The Worldwide Pharmaceutical Sciences division in Pfizer determines which drugs are going to be introduced to the market. Obviously, that is an extremely important role. However, the Worldwide Pharmaceutical Sciences division was also constrained by technological limitations. As part of its day-to-day operations, different stakeholders would want to view data that resided in multiple applications. The data integration request would be carried out by the traditional Extract, Transform and Loading (ETL) process and that is where the problems started. There were two types of problems basically: one, the ETL process was slow and inflexible and, two, the applications hosting the data did not talk to each other. Another problem was the inability to add new data sources or applications that would host data. As a result, a process that was inherently slow struggled to deliver a unified view of data, collected from different applications. That resulted in project slowdown, cost escalation and wasted investments.
Pfizer selected a data virtualization tool from a provider and over time, reaped benefits. The benefits were:
- The tool did not access the data sources to cater to data integration requests. Instead, it would store a view of the data in a middleware or a cache. So, the speed of data integration request fulfillment increased.
- Unforeseen events such as server crashes did not become a showstopper because in such events, users could still views of the data that was stored in the memory.
- The data virtualization platform supported additions of multiple, different data sources such as cloud-based CRM systems and business intelligence (BI) tools.
- Since the data would be stored in a middleware or in the memory and nor accessed from the hosts, the platform could offer unified views of the data as the users would like.
Implications of the rise of data virtualization
Many believe that the rise of data virtualization could diminish the importance of ETL processes significantly. Data from certain industries substantiate such views. For example, Novartis, The Phone House and Pfizer have already turned to data virtualization. Companies that deal in huge data volumes and have legacy data sources are especially investing on data virtualization. Data virtualization offers clear advantages when it comes to offering unified, real-time views of data. Companies need agile, quick fulfillment of data integration of data requests which is extremely difficult with ETL.
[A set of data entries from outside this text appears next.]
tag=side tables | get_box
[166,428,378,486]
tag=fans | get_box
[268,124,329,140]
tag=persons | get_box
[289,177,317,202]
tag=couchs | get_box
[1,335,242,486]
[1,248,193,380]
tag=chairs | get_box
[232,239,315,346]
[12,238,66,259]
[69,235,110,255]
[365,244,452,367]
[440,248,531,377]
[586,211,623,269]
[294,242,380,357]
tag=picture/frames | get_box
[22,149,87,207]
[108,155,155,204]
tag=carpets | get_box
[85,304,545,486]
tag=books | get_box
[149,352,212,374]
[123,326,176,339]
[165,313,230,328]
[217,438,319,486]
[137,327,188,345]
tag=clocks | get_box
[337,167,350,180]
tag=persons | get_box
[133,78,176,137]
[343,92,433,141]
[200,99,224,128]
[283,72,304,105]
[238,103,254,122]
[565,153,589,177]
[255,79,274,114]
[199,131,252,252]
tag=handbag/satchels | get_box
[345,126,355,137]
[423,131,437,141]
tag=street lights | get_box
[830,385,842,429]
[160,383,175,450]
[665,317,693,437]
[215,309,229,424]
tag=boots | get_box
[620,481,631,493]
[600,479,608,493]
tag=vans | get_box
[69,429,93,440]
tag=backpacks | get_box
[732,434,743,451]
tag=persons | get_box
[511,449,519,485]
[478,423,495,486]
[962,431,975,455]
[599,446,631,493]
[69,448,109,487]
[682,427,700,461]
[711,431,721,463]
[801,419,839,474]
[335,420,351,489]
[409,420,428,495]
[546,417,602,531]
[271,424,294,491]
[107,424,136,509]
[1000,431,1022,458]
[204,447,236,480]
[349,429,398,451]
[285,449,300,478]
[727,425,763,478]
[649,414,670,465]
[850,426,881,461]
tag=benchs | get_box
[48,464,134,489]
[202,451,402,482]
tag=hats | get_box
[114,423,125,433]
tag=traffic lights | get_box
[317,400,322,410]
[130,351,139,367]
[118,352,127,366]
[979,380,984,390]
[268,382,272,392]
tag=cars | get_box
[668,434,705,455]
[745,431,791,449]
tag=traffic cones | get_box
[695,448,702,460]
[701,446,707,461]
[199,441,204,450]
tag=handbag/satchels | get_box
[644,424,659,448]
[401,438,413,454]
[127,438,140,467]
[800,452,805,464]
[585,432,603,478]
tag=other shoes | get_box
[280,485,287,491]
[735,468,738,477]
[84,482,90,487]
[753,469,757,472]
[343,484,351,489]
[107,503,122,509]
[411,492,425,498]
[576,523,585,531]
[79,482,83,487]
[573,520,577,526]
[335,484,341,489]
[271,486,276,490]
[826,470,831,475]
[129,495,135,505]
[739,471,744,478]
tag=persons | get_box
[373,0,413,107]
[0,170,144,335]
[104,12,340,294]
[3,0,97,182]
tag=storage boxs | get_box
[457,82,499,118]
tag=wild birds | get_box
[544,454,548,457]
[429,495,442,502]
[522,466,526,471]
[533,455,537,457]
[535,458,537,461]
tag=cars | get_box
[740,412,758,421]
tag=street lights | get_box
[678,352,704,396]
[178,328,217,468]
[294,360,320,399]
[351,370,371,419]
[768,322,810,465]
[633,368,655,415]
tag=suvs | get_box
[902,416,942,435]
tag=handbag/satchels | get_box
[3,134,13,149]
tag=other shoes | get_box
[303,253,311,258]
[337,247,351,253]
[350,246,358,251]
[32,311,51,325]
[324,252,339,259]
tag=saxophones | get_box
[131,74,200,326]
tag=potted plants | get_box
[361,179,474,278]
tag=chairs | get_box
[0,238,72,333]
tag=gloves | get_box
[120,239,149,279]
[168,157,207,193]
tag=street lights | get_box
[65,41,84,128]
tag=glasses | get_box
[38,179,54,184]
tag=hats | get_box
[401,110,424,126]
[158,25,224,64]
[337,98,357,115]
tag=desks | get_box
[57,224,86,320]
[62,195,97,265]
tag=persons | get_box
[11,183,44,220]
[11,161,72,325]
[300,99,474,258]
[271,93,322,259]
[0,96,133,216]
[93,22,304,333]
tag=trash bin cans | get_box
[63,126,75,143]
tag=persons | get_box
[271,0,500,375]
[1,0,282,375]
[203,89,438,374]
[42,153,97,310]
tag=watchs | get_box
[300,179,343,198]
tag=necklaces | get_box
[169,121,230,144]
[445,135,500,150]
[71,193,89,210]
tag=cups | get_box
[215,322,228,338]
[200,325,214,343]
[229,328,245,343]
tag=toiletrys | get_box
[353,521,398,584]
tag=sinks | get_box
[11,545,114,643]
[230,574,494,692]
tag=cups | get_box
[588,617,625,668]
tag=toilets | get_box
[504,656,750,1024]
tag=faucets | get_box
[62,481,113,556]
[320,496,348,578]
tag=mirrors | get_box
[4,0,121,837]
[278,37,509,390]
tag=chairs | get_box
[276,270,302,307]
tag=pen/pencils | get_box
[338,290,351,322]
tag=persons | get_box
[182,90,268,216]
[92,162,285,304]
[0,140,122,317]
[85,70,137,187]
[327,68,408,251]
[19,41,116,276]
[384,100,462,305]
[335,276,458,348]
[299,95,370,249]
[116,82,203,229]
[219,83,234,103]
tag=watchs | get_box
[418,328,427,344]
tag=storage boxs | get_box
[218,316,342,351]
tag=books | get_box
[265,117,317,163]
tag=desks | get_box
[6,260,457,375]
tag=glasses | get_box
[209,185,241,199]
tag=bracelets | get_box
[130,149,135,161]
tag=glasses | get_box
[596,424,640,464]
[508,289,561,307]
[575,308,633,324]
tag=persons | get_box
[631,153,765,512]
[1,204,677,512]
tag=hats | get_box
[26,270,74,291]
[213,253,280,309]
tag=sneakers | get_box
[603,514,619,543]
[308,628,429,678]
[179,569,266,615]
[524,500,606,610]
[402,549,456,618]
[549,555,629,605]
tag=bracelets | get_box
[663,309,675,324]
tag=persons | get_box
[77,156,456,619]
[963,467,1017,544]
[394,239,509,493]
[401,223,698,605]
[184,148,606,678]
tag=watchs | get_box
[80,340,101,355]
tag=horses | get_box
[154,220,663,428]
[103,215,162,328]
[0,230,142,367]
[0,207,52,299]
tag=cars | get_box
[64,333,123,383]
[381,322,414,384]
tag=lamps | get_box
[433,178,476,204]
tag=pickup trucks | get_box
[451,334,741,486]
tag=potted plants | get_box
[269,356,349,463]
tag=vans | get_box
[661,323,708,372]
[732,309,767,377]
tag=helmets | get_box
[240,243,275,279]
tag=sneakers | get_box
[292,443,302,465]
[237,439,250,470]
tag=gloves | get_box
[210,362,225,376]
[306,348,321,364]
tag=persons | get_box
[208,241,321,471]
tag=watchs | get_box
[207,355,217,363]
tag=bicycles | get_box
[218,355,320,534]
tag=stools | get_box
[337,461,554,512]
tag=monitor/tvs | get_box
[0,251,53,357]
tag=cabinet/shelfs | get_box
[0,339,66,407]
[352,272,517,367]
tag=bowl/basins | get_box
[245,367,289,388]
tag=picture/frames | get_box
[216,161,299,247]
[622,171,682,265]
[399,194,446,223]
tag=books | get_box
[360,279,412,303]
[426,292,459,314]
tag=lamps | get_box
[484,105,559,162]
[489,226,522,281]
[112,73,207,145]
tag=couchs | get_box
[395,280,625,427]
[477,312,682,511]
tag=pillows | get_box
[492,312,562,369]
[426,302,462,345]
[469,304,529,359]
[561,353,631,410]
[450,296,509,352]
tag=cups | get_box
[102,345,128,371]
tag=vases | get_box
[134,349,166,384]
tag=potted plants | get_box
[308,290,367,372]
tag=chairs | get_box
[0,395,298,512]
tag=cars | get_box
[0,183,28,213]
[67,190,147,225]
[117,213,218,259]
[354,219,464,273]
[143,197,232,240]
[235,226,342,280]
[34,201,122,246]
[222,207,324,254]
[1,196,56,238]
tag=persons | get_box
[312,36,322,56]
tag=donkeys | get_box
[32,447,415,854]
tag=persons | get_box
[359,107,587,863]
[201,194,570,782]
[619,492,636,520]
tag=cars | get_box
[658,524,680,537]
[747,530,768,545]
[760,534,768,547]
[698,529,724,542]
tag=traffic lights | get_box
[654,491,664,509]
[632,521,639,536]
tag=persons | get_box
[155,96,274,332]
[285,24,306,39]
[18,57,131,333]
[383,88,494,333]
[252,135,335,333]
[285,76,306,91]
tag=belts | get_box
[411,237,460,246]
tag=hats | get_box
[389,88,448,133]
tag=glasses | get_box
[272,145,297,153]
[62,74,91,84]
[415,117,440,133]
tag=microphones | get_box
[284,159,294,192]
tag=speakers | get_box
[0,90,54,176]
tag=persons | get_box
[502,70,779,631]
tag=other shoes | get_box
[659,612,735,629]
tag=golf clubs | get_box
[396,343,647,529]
However, there is another group of people who believe that it is not all gloom and doom for ETL. According to Mark Beyer, research vice president for information management at Gartner Inc., The EDW is not going away — in fact, the enterprise data warehouse itself was always a vision and never a fact, now the vision of the EDW is evolving to include all the information assets in the organization. It’s changing from a repository strategy into an information services platform strategy.”
It is undeniable that data virtualization is on the rise and the glory of ETL is fading, even if slightly. However, there are still a number of hurdles on the way of seamless adoption of the data virtualization platform. IT departments are finding it technically difficult to create maps of data from the data sources and placing them on the middleware. Also, from a technical viewpoint, creating unified and customized views from several different data sources for different customers is an extremely challenging task. Such challenges need to be acknowledged and proper planning needs to be done.